* Tasks
• a. Return everything in the Waterford first responder article from "Waterford to avail of new first responder services" down to "first responder services.", word for word.
• b. Summarize the Waterford first responder article in two sentences.

Waterford to avail of new first responder services

Waterford to avail of new first responder  services

Waterford is set to avail of new first responder services.

CRITICAL - the Emergency Medical Response Charity, launched Ireland’s first and only charity-funded helicopter air ambulance in 2019. The charity has consistently shown how vital the service is, so much so that it is now fully funded by the State.

Now, the priority for the charity is to bring critical and advanced levels of care to more communities across Ireland, in both rural and urban in places like Waterford

CRITICAL has a strong network of Volunteer Emergency Medicine Doctors and Volunteer Emergency Medical Responders around the country in places like Mayo, Donegal, Wicklow and Dublin and will be expanding to additional locations in the coming months, including Waterford.


Speaking to WLR News, CEO Micheal Sheridan, said they are planning a huge expansion of their services.

"What we decided to do as an organisation was to aggressively expand our network. The great news for Waterford is that in the coming weeks, we're going to have a new doctor - what'll be called an advanced doctor, responding in the area. They'll be attending to road traffic collisions, cardiac arrests, people falling from heights - all of those scenarios. They will be tasked by the National Ambulance Service and will make themselves available to respond as a critical volunteer doctor."

These volunteers are tasked by the National Ambulance Service to help provide pre-hospital emergency care to critically ill and injured patients in their local communities. Many of the volunteers have rapid response vehicles that are kitted out with specialist medical equipment. This allows the medics to perform complex and often lifesaving medical procedures at the scene. The Waterford doctor is likely to be based in the Dunmore area.

Stored items:

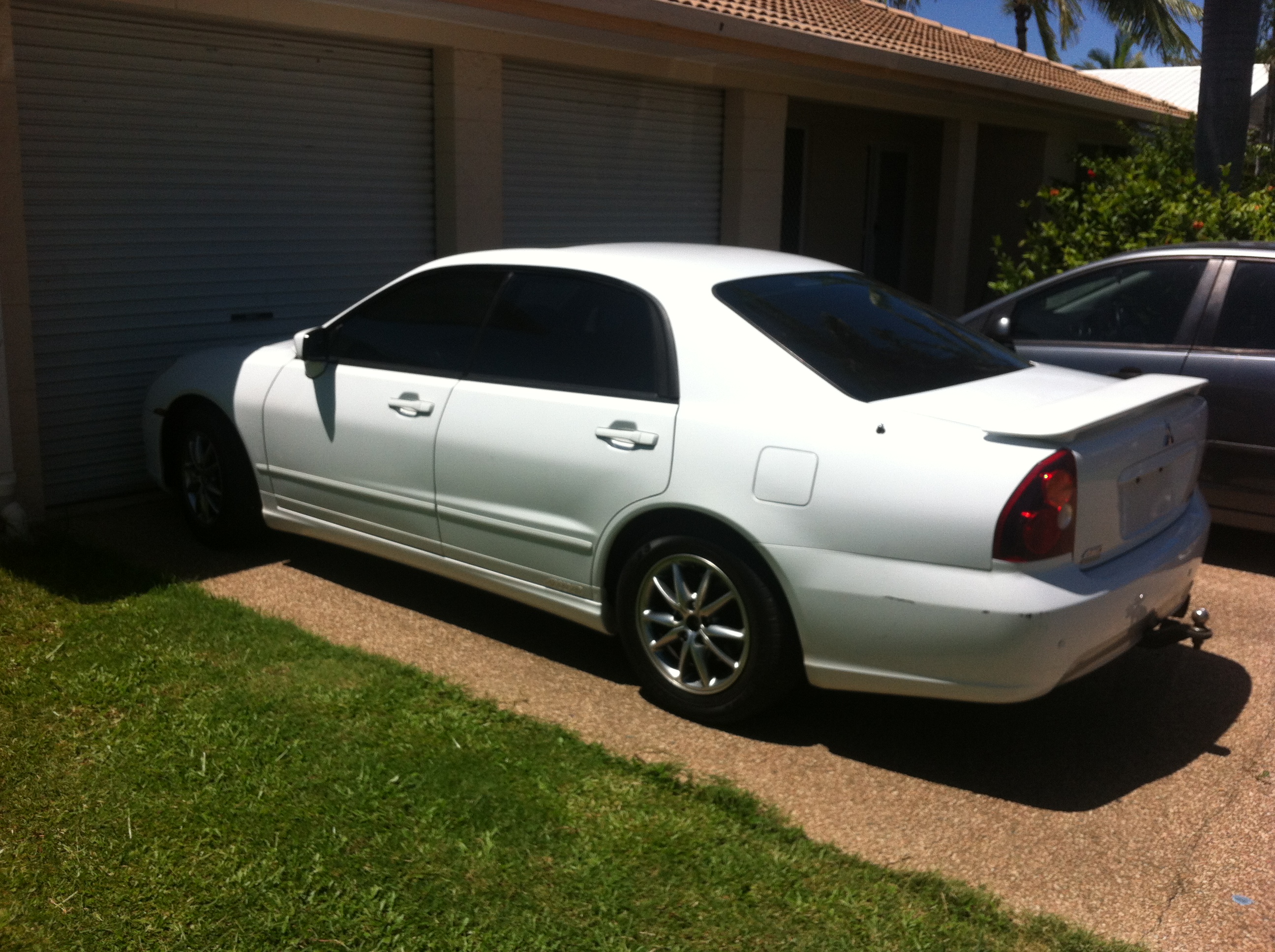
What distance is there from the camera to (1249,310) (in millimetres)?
6289

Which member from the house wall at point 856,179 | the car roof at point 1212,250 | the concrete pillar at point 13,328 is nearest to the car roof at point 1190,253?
the car roof at point 1212,250

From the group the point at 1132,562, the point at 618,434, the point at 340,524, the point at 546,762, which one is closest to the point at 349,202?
the point at 340,524

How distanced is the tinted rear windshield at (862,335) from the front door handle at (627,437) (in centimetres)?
55

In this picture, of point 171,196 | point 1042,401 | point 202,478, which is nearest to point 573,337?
point 1042,401

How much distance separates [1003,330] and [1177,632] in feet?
9.22

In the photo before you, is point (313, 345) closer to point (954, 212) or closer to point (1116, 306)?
point (1116, 306)

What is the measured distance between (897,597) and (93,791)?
2488 mm

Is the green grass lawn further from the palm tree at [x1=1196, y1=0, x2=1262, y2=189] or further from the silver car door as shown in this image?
the palm tree at [x1=1196, y1=0, x2=1262, y2=189]

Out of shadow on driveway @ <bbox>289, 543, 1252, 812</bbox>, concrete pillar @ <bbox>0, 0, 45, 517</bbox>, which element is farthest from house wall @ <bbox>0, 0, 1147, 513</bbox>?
shadow on driveway @ <bbox>289, 543, 1252, 812</bbox>

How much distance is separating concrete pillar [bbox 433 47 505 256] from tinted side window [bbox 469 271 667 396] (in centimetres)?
420

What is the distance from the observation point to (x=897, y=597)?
3.82 metres

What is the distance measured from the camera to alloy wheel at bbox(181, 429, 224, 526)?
6195 mm

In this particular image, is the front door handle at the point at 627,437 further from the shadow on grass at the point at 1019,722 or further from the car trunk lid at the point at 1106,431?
the shadow on grass at the point at 1019,722

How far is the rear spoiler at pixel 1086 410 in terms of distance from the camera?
3.76m
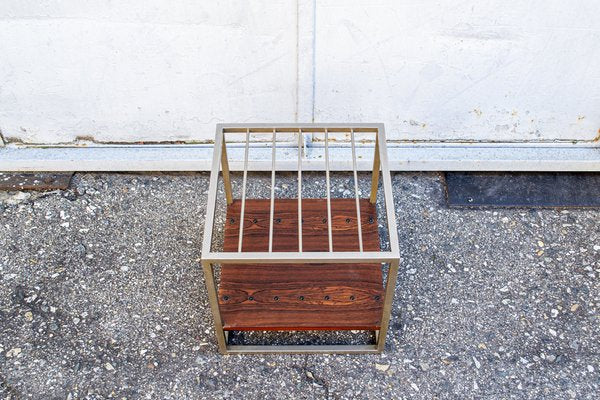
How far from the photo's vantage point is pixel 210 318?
8.20 feet

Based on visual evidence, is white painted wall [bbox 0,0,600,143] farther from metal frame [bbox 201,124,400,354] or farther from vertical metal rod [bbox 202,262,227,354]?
vertical metal rod [bbox 202,262,227,354]

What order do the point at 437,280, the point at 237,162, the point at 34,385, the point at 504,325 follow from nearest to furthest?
the point at 34,385, the point at 504,325, the point at 437,280, the point at 237,162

* Solutions by task
• a.
Waterford to avail of new first responder services

Waterford to avail of new first responder  services

Waterford is set to avail of new first responder services.

• b. CRITICAL, the Emergency Medical Response Charity that launched Ireland's first charity-funded helicopter air ambulance in 2019, is expanding its network of volunteer emergency doctors and responders to additional locations, including Waterford. In the coming weeks, an advanced volunteer doctor tasked by the National Ambulance Service, likely based in the Dunmore area, will respond in the Waterford area to emergencies such as road traffic collisions, cardiac arrests and falls from heights.